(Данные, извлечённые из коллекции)

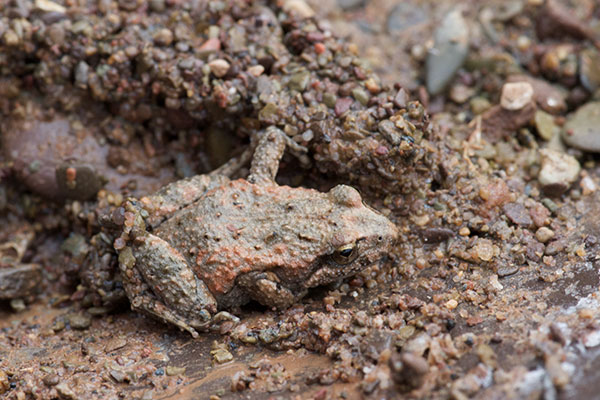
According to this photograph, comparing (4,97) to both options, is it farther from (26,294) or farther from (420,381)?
(420,381)

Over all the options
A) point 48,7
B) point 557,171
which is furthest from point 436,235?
point 48,7

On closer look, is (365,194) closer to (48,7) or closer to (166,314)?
(166,314)

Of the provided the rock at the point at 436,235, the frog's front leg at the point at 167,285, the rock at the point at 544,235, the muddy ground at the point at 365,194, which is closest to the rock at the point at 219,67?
the muddy ground at the point at 365,194

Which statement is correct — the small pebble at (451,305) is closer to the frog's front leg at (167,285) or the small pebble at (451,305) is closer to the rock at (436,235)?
the rock at (436,235)

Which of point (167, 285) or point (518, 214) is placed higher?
point (518, 214)

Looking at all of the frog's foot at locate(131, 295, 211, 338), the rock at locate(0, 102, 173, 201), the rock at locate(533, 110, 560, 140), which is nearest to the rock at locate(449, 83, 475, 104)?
the rock at locate(533, 110, 560, 140)

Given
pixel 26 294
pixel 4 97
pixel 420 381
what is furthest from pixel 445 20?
pixel 26 294

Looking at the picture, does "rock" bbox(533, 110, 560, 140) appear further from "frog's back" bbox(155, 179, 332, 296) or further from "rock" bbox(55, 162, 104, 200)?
"rock" bbox(55, 162, 104, 200)
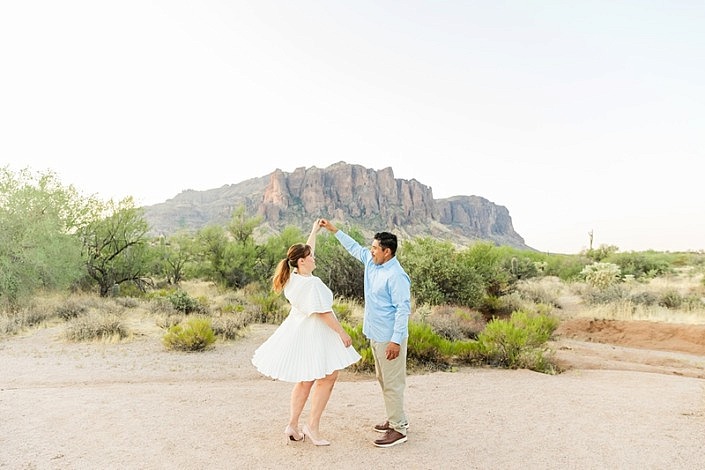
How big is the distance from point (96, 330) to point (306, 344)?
8967 millimetres

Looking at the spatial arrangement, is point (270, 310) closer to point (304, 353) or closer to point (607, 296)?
point (304, 353)

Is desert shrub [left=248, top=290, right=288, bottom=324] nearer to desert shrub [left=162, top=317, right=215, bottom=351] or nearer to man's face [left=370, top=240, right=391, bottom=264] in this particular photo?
desert shrub [left=162, top=317, right=215, bottom=351]

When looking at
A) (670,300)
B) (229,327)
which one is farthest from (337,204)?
(229,327)

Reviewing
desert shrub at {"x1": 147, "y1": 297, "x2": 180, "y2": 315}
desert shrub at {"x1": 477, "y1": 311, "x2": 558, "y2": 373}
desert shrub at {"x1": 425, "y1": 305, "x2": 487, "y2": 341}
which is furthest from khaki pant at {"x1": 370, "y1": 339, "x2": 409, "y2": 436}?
desert shrub at {"x1": 147, "y1": 297, "x2": 180, "y2": 315}

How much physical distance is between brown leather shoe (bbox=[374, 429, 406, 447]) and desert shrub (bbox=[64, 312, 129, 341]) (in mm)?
8675

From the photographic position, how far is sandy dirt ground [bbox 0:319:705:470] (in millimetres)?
4777

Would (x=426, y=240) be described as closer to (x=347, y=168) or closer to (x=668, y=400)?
(x=668, y=400)

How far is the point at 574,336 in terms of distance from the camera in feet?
50.3

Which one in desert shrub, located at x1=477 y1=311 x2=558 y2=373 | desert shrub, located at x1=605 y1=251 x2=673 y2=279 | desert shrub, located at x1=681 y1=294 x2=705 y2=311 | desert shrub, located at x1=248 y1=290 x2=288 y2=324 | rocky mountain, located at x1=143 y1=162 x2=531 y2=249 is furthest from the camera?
rocky mountain, located at x1=143 y1=162 x2=531 y2=249

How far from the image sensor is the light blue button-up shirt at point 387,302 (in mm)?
4770

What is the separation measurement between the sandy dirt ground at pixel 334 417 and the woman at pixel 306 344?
23.3 inches

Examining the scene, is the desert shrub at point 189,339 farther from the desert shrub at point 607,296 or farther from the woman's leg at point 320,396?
the desert shrub at point 607,296

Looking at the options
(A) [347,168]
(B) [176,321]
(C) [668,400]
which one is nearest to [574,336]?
(C) [668,400]

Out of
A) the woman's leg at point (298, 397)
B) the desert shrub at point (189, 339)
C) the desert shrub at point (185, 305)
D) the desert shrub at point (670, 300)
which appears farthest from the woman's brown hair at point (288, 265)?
the desert shrub at point (670, 300)
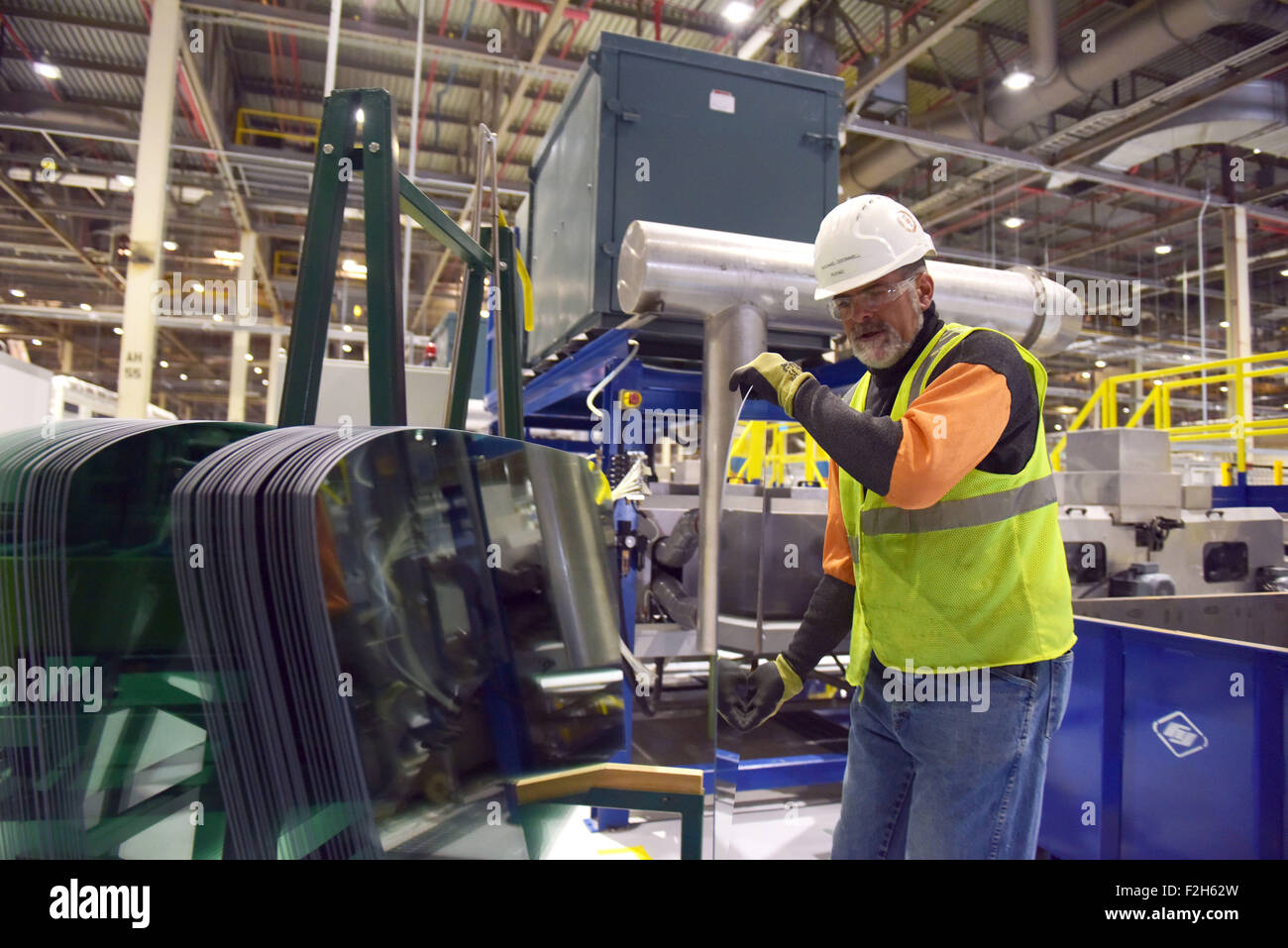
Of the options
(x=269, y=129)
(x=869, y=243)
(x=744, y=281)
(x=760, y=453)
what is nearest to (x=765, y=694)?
(x=869, y=243)

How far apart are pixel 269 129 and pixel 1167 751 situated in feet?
37.8

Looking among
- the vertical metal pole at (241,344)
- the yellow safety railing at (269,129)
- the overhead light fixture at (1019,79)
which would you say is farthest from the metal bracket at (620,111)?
the vertical metal pole at (241,344)

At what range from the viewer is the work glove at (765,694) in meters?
2.09

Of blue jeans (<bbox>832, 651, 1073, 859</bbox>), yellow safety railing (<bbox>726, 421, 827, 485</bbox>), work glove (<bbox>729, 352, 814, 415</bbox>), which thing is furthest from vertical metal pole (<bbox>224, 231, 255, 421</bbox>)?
blue jeans (<bbox>832, 651, 1073, 859</bbox>)

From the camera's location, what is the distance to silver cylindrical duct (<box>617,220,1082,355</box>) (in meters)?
2.47

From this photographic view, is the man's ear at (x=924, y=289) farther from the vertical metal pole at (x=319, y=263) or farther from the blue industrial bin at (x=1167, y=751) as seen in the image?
the blue industrial bin at (x=1167, y=751)

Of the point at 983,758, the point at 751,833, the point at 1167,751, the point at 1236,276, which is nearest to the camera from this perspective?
the point at 983,758

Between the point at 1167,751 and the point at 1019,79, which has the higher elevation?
the point at 1019,79

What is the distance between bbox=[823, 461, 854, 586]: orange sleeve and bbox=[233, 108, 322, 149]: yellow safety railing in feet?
29.5

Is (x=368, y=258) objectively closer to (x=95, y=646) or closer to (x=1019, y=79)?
(x=95, y=646)

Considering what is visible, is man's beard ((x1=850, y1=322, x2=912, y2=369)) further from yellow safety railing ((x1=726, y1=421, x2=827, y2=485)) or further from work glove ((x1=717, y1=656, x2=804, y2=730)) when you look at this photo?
yellow safety railing ((x1=726, y1=421, x2=827, y2=485))

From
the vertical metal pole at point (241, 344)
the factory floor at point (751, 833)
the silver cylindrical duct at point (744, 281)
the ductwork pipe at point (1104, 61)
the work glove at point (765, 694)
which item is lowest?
the factory floor at point (751, 833)

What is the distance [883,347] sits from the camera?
1784 millimetres

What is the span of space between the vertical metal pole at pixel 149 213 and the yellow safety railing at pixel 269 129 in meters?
2.50
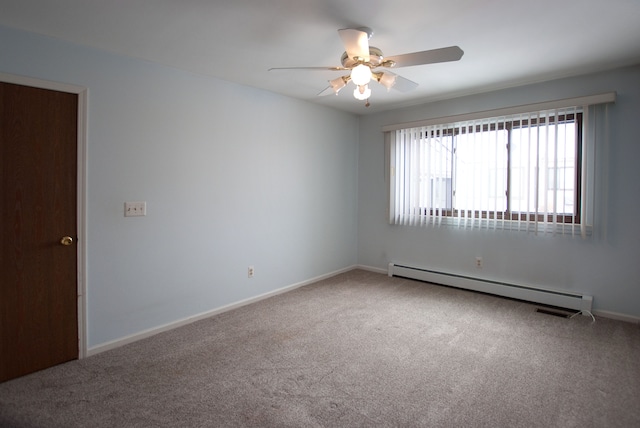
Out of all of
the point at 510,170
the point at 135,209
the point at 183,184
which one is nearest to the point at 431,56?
the point at 510,170

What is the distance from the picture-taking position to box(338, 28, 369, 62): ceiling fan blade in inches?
79.8

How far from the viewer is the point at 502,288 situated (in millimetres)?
3908

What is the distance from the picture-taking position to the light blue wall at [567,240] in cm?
316

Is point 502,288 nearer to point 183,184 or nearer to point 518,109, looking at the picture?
point 518,109

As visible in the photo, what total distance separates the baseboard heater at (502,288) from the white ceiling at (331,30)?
2204 millimetres

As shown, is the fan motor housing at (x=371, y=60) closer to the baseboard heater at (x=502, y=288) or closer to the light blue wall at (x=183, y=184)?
the light blue wall at (x=183, y=184)

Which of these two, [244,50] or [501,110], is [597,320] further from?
[244,50]

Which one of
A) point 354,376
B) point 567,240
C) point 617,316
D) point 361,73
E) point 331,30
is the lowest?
point 354,376

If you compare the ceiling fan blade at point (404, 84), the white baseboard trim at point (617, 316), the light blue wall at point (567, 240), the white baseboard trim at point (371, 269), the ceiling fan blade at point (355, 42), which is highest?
the ceiling fan blade at point (355, 42)

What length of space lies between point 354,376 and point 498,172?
2.80m

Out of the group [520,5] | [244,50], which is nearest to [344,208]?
[244,50]

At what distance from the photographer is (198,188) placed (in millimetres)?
3287

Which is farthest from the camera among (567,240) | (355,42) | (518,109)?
(518,109)

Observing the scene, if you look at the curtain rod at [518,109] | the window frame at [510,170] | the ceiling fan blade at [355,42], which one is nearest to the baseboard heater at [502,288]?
the window frame at [510,170]
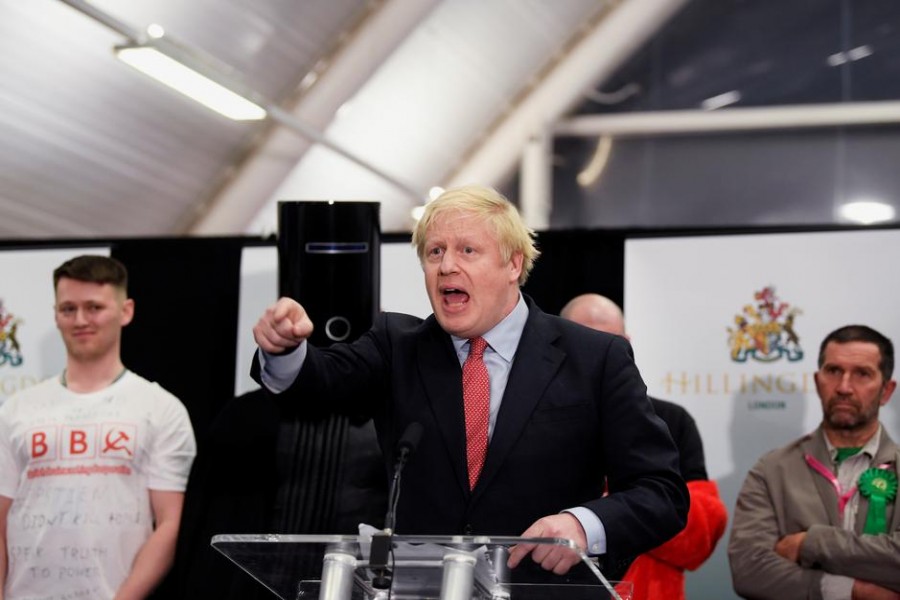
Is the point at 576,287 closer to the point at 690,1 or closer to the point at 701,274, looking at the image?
the point at 701,274

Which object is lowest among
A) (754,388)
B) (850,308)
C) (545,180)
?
(754,388)

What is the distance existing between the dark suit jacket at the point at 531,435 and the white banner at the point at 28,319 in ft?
8.69

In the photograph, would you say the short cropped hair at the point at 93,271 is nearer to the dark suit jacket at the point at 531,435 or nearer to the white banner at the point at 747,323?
the white banner at the point at 747,323

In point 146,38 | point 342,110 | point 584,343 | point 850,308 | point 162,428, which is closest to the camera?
point 584,343

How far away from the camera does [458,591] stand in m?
1.92

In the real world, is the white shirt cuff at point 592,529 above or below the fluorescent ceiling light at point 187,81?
below

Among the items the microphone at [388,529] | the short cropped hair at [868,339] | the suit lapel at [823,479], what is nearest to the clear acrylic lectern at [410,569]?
the microphone at [388,529]

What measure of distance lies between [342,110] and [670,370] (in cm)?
495

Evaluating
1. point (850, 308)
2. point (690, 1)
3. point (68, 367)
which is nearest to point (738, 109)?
point (690, 1)

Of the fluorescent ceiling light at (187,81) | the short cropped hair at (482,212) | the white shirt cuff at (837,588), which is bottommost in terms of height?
the white shirt cuff at (837,588)

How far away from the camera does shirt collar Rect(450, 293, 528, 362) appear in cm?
258

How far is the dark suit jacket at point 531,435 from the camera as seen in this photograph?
2.44 metres

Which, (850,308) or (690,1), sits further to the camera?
(690,1)

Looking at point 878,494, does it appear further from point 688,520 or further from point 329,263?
point 329,263
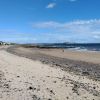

## Условие задания
Укажите только число строк выше, в которых встречается слово «brown».

## Разбор ответа
2